Raised Jewish, she considers herself more spiritual than religious. Yet her first instinct when the trouble hit was to pray with her seat mates. One of them was about to call her husband and say goodbye, she says, but she persuaded her to join hands instead.
"God love your brain and how it works,'' she said. "There's a reason they say ignorance is bliss because I had no idea we lost both engines. Some (passengers) knew because it was eerily quiet on the plane. I didn't take eerily quiet and associate that with no engines, which is probably a good thing. I thought we lost one engine. I thought we were going back to LaGuardia. And when he said, "Brace for impact,'' I thought we would (just) overshoot or undershoot the runway.'''I felt the gravity of the situation'
Wolsko says she didn't scream or cry on the plane or when she and other passengers were being rescued from the river by ferry boats. She didn't break down at all until a few weeks later, on a pre-planned trip to Las Vegas with her husband and mother. The trip started on a freaky note. Her room at Paris Las Vegas was 1549. Then she won $500 on a slot machine. On the same trip, though, she saw a TV report of another airline accident. A commuter plane crashed in upstate New York on Feb. 12, 2009, killing 49 passengers and crew and one person on the ground.

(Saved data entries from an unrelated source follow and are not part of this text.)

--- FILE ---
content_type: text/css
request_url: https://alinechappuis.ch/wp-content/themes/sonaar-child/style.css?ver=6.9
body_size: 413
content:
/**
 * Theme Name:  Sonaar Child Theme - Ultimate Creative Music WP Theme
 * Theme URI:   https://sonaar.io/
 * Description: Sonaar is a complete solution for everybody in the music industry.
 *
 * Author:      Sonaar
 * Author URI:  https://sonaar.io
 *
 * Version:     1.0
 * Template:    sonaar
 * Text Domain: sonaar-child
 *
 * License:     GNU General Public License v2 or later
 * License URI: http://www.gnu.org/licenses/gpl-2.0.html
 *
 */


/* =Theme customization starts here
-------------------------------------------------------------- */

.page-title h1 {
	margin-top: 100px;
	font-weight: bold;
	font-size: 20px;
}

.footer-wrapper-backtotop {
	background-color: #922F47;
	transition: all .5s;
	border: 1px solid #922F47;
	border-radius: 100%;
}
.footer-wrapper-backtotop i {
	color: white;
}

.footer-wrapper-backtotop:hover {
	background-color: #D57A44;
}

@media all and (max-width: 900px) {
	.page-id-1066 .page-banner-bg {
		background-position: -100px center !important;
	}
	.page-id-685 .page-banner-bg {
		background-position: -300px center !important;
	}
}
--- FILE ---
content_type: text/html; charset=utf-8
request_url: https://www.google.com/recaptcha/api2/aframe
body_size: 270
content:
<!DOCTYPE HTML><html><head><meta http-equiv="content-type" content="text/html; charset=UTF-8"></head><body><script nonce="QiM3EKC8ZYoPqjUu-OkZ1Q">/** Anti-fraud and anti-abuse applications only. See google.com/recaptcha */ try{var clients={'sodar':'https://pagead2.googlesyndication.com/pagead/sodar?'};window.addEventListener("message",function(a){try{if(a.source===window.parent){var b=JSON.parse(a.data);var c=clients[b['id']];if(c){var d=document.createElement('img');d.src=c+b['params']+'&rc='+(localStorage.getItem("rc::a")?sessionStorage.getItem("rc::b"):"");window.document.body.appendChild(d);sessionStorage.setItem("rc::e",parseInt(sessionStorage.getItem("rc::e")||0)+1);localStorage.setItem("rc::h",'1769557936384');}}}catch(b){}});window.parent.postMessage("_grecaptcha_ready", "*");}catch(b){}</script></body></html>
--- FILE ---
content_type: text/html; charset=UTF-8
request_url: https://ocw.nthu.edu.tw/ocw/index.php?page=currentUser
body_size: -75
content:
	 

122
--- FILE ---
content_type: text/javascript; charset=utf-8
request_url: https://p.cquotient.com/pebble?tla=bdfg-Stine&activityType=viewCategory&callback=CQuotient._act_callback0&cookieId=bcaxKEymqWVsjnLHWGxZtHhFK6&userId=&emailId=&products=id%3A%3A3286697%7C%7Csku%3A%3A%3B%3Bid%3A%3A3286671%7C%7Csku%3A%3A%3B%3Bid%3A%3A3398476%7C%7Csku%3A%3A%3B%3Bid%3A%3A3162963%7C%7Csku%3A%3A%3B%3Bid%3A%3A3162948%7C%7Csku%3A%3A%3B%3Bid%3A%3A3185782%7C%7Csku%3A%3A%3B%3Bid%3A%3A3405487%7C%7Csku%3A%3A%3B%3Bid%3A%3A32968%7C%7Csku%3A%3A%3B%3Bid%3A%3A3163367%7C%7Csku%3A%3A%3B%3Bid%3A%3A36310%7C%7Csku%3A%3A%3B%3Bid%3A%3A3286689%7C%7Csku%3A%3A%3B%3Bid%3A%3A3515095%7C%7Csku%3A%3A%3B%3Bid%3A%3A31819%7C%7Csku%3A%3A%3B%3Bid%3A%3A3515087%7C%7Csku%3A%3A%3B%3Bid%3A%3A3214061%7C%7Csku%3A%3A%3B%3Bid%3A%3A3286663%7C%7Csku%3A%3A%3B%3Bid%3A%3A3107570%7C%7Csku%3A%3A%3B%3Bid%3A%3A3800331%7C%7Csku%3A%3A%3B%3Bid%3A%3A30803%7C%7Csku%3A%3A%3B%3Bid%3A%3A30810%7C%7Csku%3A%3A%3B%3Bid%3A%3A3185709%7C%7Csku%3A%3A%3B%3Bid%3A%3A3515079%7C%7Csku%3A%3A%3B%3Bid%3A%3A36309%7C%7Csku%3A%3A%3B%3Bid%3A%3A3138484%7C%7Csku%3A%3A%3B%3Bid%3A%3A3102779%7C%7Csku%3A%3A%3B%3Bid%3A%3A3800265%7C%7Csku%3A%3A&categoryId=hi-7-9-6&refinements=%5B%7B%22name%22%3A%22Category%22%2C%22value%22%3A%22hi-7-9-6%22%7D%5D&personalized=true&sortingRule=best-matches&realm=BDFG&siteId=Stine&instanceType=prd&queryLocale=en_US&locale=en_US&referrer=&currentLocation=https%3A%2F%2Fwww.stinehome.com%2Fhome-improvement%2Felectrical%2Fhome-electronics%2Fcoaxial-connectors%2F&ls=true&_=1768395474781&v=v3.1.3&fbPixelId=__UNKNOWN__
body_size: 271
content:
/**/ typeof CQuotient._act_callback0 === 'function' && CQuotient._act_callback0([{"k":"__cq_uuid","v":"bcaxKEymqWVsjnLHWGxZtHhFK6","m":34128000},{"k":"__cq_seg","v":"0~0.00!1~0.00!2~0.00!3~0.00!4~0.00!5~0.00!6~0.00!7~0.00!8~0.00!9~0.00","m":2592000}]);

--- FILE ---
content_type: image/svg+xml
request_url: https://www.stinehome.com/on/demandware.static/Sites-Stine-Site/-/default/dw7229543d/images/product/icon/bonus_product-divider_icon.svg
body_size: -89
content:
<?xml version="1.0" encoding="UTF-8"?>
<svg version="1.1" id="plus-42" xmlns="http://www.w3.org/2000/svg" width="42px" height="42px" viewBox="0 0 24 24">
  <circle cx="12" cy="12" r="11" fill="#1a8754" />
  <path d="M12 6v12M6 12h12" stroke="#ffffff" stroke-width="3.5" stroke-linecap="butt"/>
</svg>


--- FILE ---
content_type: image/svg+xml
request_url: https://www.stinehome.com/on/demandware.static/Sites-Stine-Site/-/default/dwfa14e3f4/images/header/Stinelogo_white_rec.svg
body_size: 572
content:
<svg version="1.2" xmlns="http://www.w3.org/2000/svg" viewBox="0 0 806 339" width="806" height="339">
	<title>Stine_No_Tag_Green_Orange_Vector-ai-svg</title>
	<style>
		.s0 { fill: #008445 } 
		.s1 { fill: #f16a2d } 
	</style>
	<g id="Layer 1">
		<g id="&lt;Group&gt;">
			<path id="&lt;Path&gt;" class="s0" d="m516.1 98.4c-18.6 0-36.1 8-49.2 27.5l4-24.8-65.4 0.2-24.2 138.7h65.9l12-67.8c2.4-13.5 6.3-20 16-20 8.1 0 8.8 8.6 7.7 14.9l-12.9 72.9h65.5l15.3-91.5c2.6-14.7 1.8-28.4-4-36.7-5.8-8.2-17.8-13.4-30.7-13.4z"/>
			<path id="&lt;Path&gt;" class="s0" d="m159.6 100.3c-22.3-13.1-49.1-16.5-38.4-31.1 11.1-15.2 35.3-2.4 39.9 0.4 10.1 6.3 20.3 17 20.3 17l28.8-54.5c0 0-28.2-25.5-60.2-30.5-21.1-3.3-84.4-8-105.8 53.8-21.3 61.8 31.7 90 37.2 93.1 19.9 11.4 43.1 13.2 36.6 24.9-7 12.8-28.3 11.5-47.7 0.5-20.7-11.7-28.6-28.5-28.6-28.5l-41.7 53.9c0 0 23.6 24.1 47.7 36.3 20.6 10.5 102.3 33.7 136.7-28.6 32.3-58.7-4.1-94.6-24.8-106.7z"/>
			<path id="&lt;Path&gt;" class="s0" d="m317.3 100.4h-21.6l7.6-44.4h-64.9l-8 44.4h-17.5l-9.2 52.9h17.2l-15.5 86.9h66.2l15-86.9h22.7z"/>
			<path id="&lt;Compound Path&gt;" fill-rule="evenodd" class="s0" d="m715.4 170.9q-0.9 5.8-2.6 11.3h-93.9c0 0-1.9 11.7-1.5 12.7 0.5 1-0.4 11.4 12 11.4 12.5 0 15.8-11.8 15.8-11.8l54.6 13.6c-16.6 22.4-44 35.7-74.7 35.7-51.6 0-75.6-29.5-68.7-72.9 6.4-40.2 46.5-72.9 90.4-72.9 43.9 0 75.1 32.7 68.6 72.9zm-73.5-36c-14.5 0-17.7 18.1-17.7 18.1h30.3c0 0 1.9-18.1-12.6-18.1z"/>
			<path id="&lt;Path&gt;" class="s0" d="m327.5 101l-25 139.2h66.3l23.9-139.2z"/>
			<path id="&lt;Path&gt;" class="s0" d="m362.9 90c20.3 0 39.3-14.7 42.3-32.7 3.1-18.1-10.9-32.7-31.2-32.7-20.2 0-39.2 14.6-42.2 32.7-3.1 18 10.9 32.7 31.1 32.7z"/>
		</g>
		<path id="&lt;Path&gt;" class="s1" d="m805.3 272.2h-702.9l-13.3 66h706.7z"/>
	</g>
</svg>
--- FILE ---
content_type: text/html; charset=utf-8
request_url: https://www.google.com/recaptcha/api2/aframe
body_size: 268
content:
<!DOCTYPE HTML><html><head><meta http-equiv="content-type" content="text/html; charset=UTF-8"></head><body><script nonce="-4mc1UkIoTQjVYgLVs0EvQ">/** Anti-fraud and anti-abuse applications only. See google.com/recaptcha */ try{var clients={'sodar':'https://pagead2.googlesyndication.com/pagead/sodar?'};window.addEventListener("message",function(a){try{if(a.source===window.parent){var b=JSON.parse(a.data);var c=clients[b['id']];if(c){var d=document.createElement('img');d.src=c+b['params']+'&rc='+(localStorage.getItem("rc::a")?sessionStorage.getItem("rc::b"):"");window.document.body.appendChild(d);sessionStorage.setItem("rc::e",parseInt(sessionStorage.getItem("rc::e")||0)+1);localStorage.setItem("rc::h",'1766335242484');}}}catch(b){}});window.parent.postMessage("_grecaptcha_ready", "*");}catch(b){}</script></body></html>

"I saw that and realized that could have been me,'' she said. "I think that was the first time I felt the gravity of the situation. That was the first time I felt the pain for what it could have been and realized the totality and the seriousness of what we just went through. It was just a lot of emotion.''
Wolsko says Flight 1549 will always be part of her identity, an iconic event that is a "cool part of who I am.'' She even lists it under experience on her LinkedIn profile. In between two banking jobs is this entry: Passenger 26B. Flight 1549.